------ READING TEXT ------

Firefighters beat back flames on Los Angeles' doorstep Tuesday, saving hundreds of homes in the city's San Fernando Valley. But exhausted crews were pulled back in San Diego County even though two devastating blazes threatened to merge into a super fire.
"They're so fatigued that despite the fact the fire perimeter might become much larger, we're not willing to let the firefighters continue any further," said Rich Hawkins, a U.S. Forest Service fire chief. "They are too fatigued from three days of battle."
Ten thousand firefighters were on the front lines throughout the state, battling California's deadliest wildfires in more than a decade.
Since Oct. 21, at least 10 wind-driven wildfires — many of them arson-caused — have rampaged through Southern California, demolishing neighborhoods, gutting businesses and blackening more than half a million acres of land from the Mexican border to the Ventura-Los Angeles county line. At least 15 people have died and nearly 1,600 homes have been destroyed. Two burn victims were in critical condition in San Diego.
"This may be the worst disaster the state has ever faced and is likely to be the costliest," Gov. Gray Davis said, estimating the cost at nearly $2 billion. He added: "This is a total disaster. It reminds me of when I was in Vietnam, communities were burned out."
Firefighters had feared they would lose hundreds of homes late Monday and early Tuesday as a fire in the hills between Los Angeles and Ventura counties threatened to push into neighborhoods in the densely populated San Fernando Valley, including one gated community of million-dollar mansions.
But winds subsided enough to let pilots douse the area with water and fire retardant. Backfires and bulldozers were used to clear away the fuel in the flames' path. Reinforcements were sent to help on the ground, and temperatures dropped.
"They saved every one of them," said Bill Peters, a spokesman for the California Forestry Department.
In San Bernardino County, firefighters struggled to defend resort towns high in the mountains. The flames destroyed 20 structures on Strawberry Peak and several homes in Rimforest, and threatened an estimated $3 billion worth of houses in the Crestline, Lake Arrowhead and Big Bear areas, Peters said.

------ ENTRIES SUPPLIED ------

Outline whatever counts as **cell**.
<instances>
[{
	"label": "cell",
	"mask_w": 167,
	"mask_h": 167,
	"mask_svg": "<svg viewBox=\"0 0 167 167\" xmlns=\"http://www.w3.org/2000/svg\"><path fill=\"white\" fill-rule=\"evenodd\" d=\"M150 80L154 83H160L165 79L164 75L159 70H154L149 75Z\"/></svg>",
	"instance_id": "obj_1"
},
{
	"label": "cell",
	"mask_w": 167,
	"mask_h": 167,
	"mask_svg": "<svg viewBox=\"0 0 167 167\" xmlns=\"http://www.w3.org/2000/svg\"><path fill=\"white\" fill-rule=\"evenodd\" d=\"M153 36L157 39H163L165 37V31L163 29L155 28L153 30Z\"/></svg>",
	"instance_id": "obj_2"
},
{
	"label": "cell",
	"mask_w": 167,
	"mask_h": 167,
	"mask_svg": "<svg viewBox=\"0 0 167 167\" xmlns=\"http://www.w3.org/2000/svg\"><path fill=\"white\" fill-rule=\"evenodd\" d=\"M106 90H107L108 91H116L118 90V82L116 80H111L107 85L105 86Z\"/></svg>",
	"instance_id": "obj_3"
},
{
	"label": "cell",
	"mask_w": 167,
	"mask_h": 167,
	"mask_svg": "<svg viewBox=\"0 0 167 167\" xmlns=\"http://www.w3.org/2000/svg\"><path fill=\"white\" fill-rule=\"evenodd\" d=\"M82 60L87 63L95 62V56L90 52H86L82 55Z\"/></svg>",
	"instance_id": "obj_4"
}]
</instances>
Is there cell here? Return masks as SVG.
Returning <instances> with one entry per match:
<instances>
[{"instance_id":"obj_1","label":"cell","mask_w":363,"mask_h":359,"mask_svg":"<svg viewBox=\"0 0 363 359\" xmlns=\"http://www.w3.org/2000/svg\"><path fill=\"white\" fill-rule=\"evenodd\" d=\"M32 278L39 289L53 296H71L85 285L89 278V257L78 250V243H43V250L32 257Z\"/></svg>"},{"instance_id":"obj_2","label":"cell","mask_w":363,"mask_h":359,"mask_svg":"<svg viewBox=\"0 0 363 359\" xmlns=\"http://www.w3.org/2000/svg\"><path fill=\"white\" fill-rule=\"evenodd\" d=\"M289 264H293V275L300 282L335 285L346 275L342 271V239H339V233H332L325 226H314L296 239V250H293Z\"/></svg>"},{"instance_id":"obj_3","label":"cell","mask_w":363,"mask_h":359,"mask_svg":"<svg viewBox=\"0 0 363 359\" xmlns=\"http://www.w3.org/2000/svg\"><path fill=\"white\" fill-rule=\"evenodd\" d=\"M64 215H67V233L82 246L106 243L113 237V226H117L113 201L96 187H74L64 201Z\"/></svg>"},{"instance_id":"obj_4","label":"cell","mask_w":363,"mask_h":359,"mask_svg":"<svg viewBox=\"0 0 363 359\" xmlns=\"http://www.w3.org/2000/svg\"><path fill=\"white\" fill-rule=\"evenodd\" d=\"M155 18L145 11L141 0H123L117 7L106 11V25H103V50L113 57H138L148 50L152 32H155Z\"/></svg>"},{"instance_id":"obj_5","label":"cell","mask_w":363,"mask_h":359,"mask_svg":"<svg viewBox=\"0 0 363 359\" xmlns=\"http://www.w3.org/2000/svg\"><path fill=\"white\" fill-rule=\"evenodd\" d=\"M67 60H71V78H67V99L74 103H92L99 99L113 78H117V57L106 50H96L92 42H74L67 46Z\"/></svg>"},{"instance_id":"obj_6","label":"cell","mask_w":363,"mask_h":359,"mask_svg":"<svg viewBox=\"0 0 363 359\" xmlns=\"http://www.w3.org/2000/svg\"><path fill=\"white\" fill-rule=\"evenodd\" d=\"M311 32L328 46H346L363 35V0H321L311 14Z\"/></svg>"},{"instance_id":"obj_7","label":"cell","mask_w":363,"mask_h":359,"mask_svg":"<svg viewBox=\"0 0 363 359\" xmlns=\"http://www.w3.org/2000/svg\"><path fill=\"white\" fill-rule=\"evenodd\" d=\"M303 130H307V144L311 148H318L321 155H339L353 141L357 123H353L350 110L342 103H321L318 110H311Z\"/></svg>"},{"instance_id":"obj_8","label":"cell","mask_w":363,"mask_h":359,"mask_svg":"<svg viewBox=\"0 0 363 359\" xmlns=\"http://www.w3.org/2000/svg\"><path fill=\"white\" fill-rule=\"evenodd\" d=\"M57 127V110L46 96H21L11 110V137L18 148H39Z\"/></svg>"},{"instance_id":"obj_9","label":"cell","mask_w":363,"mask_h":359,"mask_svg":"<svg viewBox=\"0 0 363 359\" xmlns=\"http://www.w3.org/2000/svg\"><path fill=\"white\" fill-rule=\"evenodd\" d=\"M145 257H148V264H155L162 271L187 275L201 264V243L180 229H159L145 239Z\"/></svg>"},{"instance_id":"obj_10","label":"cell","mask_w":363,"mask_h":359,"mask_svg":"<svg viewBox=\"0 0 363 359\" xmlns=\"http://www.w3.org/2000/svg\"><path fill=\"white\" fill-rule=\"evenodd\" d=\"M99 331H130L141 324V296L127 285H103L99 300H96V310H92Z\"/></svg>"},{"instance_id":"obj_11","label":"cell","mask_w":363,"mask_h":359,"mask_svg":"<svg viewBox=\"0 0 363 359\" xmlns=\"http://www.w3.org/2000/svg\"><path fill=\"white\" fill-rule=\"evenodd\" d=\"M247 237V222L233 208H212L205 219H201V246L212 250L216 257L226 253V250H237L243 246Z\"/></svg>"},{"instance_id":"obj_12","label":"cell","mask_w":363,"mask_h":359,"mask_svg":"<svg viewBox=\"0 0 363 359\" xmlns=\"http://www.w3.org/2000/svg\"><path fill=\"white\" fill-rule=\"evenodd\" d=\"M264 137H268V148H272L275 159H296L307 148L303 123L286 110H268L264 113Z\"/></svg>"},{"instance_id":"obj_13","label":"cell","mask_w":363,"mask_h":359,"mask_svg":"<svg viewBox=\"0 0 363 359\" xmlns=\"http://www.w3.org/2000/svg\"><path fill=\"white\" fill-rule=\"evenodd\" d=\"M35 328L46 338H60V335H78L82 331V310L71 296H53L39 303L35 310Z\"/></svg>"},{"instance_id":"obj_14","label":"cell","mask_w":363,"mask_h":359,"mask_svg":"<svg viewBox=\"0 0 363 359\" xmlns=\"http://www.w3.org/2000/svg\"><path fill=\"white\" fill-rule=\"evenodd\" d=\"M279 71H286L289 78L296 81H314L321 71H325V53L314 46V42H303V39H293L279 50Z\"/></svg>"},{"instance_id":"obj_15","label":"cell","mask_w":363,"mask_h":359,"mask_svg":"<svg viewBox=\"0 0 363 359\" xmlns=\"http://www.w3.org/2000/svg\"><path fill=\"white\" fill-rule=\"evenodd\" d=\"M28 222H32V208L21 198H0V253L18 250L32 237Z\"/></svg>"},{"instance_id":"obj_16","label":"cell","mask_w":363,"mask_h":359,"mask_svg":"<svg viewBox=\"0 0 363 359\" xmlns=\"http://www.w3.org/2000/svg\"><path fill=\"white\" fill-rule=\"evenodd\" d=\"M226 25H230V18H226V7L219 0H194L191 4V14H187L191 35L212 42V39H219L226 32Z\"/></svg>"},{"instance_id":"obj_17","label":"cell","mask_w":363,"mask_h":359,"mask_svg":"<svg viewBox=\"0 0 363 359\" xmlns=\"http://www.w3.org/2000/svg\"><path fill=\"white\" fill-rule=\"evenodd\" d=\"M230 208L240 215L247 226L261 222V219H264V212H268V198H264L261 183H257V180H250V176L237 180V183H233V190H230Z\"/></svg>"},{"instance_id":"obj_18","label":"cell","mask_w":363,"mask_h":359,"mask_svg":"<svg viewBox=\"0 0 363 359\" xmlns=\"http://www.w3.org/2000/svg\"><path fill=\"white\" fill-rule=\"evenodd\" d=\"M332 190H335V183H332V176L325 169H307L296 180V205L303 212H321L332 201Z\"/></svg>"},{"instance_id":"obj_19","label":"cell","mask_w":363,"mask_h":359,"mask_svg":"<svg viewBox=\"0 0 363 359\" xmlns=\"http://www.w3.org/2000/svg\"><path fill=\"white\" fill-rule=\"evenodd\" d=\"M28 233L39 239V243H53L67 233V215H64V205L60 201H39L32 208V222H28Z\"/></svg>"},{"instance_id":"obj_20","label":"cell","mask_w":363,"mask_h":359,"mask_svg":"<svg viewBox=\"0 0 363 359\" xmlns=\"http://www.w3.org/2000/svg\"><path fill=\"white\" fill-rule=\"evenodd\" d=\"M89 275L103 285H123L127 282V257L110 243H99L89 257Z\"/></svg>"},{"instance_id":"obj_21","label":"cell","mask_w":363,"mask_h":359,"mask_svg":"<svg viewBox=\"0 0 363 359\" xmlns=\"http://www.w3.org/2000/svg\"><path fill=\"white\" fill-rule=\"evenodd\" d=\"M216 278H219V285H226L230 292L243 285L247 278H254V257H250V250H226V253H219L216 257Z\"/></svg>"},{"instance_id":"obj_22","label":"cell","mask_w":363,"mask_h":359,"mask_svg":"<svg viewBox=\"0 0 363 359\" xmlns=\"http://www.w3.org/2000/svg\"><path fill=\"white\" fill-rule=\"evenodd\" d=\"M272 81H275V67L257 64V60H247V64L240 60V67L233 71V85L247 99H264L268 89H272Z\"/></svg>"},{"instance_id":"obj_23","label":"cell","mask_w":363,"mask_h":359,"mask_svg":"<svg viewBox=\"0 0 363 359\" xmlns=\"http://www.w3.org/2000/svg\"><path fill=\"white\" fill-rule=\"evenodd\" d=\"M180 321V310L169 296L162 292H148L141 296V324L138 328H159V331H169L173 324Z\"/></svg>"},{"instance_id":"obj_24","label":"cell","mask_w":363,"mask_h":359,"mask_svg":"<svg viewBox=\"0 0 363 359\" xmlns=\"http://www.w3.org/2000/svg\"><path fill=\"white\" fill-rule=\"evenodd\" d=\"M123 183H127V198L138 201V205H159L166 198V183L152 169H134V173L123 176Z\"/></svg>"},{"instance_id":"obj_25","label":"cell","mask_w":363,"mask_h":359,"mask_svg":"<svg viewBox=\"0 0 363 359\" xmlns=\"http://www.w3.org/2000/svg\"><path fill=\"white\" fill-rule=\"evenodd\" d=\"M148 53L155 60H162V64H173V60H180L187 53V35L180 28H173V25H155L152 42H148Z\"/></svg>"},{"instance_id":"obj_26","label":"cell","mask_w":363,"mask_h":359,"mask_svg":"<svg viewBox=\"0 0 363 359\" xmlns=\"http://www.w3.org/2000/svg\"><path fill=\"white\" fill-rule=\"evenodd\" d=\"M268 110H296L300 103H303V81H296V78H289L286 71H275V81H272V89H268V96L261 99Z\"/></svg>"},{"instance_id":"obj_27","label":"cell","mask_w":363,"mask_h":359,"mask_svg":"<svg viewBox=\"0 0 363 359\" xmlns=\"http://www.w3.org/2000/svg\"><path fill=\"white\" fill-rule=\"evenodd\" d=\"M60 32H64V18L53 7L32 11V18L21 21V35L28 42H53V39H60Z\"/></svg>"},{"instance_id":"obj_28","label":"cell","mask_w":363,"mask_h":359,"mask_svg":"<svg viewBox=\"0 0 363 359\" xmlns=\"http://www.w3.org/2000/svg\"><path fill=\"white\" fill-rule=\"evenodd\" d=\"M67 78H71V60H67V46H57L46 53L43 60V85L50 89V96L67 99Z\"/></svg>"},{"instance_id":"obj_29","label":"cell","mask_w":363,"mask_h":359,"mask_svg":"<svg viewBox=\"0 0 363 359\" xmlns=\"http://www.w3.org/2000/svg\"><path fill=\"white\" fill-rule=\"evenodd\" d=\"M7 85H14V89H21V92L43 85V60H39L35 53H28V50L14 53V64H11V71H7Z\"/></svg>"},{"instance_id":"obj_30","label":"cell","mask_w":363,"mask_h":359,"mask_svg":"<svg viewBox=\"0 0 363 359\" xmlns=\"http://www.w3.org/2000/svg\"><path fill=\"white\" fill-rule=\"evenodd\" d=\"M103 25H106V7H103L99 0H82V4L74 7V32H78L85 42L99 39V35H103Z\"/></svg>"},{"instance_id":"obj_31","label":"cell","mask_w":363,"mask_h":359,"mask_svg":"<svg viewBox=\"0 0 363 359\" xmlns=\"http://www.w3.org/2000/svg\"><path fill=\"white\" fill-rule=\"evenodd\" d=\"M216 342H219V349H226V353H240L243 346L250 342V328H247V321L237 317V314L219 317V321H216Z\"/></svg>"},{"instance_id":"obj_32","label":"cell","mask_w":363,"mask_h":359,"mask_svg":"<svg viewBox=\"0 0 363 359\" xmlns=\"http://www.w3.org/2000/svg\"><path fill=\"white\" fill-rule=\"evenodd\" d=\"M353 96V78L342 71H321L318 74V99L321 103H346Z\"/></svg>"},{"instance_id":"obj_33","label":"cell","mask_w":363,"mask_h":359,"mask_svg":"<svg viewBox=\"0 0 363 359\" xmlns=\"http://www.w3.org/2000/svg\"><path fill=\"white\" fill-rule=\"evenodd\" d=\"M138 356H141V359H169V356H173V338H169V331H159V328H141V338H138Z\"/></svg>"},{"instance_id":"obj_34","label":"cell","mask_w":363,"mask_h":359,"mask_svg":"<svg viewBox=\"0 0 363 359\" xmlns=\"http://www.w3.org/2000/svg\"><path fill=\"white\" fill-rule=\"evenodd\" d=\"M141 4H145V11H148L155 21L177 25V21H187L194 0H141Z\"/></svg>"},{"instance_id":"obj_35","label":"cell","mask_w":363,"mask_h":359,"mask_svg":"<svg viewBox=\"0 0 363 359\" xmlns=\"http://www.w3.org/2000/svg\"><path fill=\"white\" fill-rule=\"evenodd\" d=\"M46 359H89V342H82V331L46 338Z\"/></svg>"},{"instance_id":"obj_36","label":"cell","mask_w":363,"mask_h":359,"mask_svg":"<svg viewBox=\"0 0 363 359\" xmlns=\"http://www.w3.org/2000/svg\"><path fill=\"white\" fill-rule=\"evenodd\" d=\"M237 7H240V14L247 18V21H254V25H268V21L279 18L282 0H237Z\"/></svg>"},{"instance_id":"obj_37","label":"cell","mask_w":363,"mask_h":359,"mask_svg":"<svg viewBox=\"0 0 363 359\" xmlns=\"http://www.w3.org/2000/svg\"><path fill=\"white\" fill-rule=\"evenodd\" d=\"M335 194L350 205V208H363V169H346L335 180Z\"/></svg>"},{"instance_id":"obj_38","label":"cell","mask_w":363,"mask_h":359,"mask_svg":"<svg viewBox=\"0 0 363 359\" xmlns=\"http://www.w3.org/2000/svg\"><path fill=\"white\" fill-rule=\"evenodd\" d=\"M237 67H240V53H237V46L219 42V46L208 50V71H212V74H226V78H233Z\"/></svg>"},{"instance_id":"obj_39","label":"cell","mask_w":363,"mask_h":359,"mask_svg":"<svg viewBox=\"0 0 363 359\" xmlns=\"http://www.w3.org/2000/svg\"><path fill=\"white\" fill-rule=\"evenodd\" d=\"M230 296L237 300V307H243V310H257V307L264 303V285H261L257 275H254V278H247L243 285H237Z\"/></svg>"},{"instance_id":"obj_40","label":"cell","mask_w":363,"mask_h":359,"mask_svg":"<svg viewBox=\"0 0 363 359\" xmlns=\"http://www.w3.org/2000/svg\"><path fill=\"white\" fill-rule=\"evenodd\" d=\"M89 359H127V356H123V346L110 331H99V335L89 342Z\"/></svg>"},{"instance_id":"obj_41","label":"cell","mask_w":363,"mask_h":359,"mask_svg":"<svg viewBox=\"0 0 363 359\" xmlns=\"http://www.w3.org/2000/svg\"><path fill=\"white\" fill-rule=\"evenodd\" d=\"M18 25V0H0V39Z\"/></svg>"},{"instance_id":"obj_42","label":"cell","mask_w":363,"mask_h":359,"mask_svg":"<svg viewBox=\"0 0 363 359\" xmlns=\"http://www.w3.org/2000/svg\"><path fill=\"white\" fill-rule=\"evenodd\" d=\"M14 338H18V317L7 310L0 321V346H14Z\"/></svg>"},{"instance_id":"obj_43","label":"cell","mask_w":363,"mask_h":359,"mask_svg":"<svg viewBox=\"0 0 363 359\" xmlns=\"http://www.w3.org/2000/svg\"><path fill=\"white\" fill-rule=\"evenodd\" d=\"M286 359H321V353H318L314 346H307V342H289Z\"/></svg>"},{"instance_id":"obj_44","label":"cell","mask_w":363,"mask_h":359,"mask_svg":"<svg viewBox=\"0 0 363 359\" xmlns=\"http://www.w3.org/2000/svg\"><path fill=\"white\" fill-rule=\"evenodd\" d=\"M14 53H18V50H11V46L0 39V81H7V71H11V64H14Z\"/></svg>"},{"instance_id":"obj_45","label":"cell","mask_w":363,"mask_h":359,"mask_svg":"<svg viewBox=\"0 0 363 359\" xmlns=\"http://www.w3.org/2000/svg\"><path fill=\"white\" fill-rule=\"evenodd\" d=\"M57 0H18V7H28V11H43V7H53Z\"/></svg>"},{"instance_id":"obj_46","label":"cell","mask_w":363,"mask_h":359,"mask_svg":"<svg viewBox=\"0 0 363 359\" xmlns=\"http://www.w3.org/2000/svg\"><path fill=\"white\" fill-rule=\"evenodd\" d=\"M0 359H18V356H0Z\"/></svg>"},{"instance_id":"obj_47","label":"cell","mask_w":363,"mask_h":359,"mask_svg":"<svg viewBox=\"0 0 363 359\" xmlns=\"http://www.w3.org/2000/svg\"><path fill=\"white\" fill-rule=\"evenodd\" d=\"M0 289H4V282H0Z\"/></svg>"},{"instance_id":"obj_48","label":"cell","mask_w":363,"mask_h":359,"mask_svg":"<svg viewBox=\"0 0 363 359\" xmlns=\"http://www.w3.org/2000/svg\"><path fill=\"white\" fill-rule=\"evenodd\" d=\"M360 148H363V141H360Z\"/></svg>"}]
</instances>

------

ACTIONS TO TAKE:
1. In the wildfire report, substitute "tractors" for "bulldozers" in the passage starting with "Firefighters had feared" and going on through "and temperatures dropped.".
2. Answer these questions from the wildfire report:
(a) How many firefighters were on the front lines throughout the state?
(b) What cost did Gov. Gray Davis estimate for the disaster?
(c) How many structures did the flames destroy on Strawberry Peak?
The entries are separate material and have no connection to the wildfire report.

ANSWERS FOR THE EXERCISE:
1.
Firefighters had feared they would lose hundreds of homes late Monday and early Tuesday as a fire in the hills between Los Angeles and Ventura counties threatened to push into neighborhoods in the densely populated San Fernando Valley, including one gated community of million-dollar mansions.
But winds subsided enough to let pilots douse the area with water and fire retardant. Backfires and tractors were used to clear away the fuel in the flames' path. Reinforcements were sent to help on the ground, and temperatures dropped.

2.
(a) Ten thousand
(b) Nearly $2 billion
(c) 20